Ich bin direkt mal für über eine Stunde richtig eingeschlafen. Nach dem Mittagessen haben wir eine Art Musikstunde gehabt. Viele sind nach vorne gegangen und haben was aus ihrem Land gesunden. Juliane und ich haben dann „Drei Chinesen mit dem Kontrabass“ gesungen.

Um 9 Uhr sind wir endlich in Boston angekommen und sind direkt zu unserem Hummeressen gegangen. Ja, richtig gelesen: Hummer!
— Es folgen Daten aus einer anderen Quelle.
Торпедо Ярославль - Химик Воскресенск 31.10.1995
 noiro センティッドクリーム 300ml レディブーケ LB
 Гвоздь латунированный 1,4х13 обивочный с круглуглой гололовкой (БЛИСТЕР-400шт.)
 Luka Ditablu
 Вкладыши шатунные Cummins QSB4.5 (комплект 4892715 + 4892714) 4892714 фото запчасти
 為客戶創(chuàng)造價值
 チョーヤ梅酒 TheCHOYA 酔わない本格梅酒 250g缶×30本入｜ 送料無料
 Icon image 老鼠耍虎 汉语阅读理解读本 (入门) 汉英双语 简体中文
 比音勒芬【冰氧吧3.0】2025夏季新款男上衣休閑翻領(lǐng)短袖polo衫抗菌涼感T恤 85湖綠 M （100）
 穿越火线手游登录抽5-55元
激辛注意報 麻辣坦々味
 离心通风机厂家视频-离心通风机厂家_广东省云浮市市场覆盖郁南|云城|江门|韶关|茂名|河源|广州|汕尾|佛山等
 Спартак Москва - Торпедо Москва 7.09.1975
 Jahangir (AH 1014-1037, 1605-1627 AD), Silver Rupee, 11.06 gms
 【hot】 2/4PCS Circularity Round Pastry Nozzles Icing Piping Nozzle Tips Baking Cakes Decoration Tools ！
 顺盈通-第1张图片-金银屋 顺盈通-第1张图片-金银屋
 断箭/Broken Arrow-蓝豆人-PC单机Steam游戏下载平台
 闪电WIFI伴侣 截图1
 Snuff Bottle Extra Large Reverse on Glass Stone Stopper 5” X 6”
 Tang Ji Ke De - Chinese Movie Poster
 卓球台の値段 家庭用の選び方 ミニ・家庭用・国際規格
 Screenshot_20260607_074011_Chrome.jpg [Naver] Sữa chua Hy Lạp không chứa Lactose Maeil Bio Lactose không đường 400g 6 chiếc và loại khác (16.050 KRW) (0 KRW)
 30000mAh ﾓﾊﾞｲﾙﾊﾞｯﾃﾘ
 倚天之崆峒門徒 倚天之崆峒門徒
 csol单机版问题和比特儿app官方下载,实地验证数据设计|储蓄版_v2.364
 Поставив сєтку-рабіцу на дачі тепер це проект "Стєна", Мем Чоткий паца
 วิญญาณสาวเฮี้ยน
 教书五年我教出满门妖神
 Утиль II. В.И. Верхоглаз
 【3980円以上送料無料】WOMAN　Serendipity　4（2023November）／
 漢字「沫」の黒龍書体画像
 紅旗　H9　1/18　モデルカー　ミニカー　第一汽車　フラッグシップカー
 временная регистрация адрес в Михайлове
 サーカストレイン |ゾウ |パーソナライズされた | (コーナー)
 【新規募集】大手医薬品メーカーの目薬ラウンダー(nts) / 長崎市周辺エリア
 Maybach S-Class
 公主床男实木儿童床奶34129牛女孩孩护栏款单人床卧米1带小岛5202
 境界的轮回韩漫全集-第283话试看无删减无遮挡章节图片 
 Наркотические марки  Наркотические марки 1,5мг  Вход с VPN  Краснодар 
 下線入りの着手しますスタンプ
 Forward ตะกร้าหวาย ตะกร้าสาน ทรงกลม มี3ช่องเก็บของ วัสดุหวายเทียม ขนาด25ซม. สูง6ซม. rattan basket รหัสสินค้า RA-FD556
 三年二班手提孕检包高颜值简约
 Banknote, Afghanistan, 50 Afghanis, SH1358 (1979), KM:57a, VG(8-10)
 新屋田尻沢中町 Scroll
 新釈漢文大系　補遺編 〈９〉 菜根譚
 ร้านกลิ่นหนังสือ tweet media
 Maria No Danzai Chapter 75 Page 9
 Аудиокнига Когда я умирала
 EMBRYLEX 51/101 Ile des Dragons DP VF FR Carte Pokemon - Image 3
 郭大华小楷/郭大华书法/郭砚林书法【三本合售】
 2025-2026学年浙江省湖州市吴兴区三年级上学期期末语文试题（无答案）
Ich hatte ja keine Ahnung wie man so etwas isst und die anderen auch nicht. Die Kellner haben uns dann aber geholfen. Ich bin froh, dass ich es probiert habe, aber Hummer schmeckt fürchterlich! Ich habe mich dann an Reis satt gegessen. Zum Nachtisch gab es „Sweet Water“. Auch etwas sehr ekliges. Überhaupt der ganze Tisch sah sehr appetitlich aus, als wir fertig waren.


Nun bin ich in einem Hotel in Boston. Morgen wird der Wecker schon um 5 Uhr angehen.